▶ [TASKS TO COMPLETE]:
a) From the Acropolis travel guide, write down word for word the passage from "Without visiting Acropolis" up to and including "the word ‘Acropolis’?".
b) According to the Acropolis travel guide, how many spectators can the Odeon of Herodes Atticus hold?
c) Extend the Acropolis travel guide, picking up right after its final sentence.

**** TEXT EXTRACT ****

Without visiting Acropolis and Parthenon, a trip to Athens would remain incomplete. The site is a must see, even in the global sightseeing standards. Regardless of their experiences, plenty of world travelers cannot leave ancient Greece’s most iconic legacy without being overwhelmed. It’s on par with Immanuel Kant’s famous theory of the sublime. The Acropolis rises over modern Athens, almost like an overseer, and reminds the visitors of the city’s former glory by reflecting the culture that aged more than two millennia.

What is the meaning of the word ‘Acropolis’?

The word ‘Acropolis’ defines a citadel on the most high spot of an ancient Greek city. The word derives from ‘Akro’, which means the edge, and the word ‘Polis’, a famous word that means city. Many well-known ancient Greek city-states such as Argos and Thebes had their own Acropolis too since they all had their own governments. These overseeing sites used to be the arteries of socio-economic life, the Greek equivalent of the Roman forum.

What to see?

The Parthenon

The fact is that many tourists confuse the Acropolis with the Parthenon temple. Clearly, the Acropolis and the Parthenon is not the same thing. The Parthenon is the temple of Goddess Athena which is the main deity and the namesake of the city. It’s a perfect example of Doric tradition with its 136 columns in harmonious optical illusion. It’s construction lasted over a century. However, it endured more than that. After serving as a temple for almost 900 years, it was converted into a church and served nine and a half centuries more. Then, it became a mosque in 1456 after the Turkish conquest and was in use until it was shot by a cannon ball during the Turkish-Venetian war in the 17th century. There was a 40-feet tall sculpture of goddess Athena, housed inside in it, made by gold and ivory but it’s among the losses of war too.

Odeon of Herodes Atticus

It’s the first attraction of the ticketed Acropolis section. This ancient theater bears the name of it’s architect, Herodes Atticus, who constructed it in the memory of his wife Regilla in AD 161. It can host about 5000 spectators. Usually in the summer season, you can still witness live open theatre performances during the festivities.

Theatre of Dionysus

The theater is located beneath the Acropolis on the southwest side of the hill, near the museum. It’s known as the first theatre in the world, dedicated to Dionysus, the god of wine and drama. It was actually the place where Greek tragedy was first performed as the canonic playwrights Sophocles and Euripides overseed their plays in there.  

Acropolis Museum

Below the hill, about 300 meters away from the site, located next to the metro station, there is the 2009 made museum. It’s a polished work of contemporary architecture. Under natural light, the comprehensive galleries exhibit around 4,000 invaluable artifacts and sculptures. Most of the objects in the collection were unearthed at the archaeological workshops which are still ongoing. Time-span of the exhibition begins from the Archaic Period and reaches the Classical Period. There’s a small, separate entrance fee.

**** DATA SECTION ****

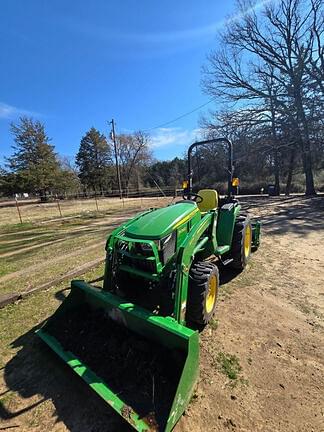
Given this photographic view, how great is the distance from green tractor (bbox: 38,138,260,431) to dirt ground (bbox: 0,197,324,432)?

****

▶ [ANSWERS FOR THE EXERCISE]:
a)
Without visiting Acropolis and Parthenon, a trip to Athens would remain incomplete. The site is a must see, even in the global sightseeing standards. Regardless of their experiences, plenty of world travelers cannot leave ancient Greece’s most iconic legacy without being overwhelmed. It’s on par with Immanuel Kant’s famous theory of the sublime. The Acropolis rises over modern Athens, almost like an overseer, and reminds the visitors of the city’s former glory by reflecting the culture that aged more than two millennia.

What is the meaning of the word ‘Acropolis’?

b) About 5,000.

c)
Beulé Gate

After the Herodes Odeon, there comes the first gate.This Roman-era entrance is carrying the name of the French archaeologist who discovered it. It was connected to the original entrance, Propylaia, with a marble staircase. Two flanking towers on sides support the gate.

The Agrippa Monument

Passing the Beulé Gate, on the way up to the Propylaia, visitors meet the Monument of Agrippa. This tall & rectangular, two-color marble podium was built in the second century BC for a benefactor of Athens, perhaps the King of the neighbouring Pergamon (now in Turkey). The monument itself began to be known after Marcus Agrippa, a prominent general in the service of Augustus who also become his son-in-law. A representation of his four-horse chariot (quadriga) in the sytle of a bronze sculpture was mounted on the base in 27 BC.

Propylaia

With all its magnificence, this is the main entrance to the site. Marble steps lead to the five impressing getaways gradually increasing in height and width. The construction is ornamented by eastern and western side porticos, including a couple of Doric columns.

Erechtheion

Situated near the OldTemple of Athena Polias, (which was raided by the Persians thus only limited remains of it are visible today), the namesake King Erechtheus’ tomb was placed in there. Moreover, the building also includes the tomb of the Athenian dynasty’s founder, King Kekrops. Alongside with the nearby cult of Pandroseion, the deities Poseidon and Athena have their shrines in there as well. All these sanctuaries are sustained by six glorifying caryatides on the porch, structures in physical female shapes that serve as columns.

Temple of Athena Nike

Having been restored two times after the 19th century, this well-preserved ancient altar was dedicated to the Goddess Athena’s (which is a deity of warfare beside wisdom) epithet as the bringer of Victory, Nike. It’s supported by Ionic columns on the northern and southern sides. Its platform with the adorning reliefs is exhibited in the nearby museum.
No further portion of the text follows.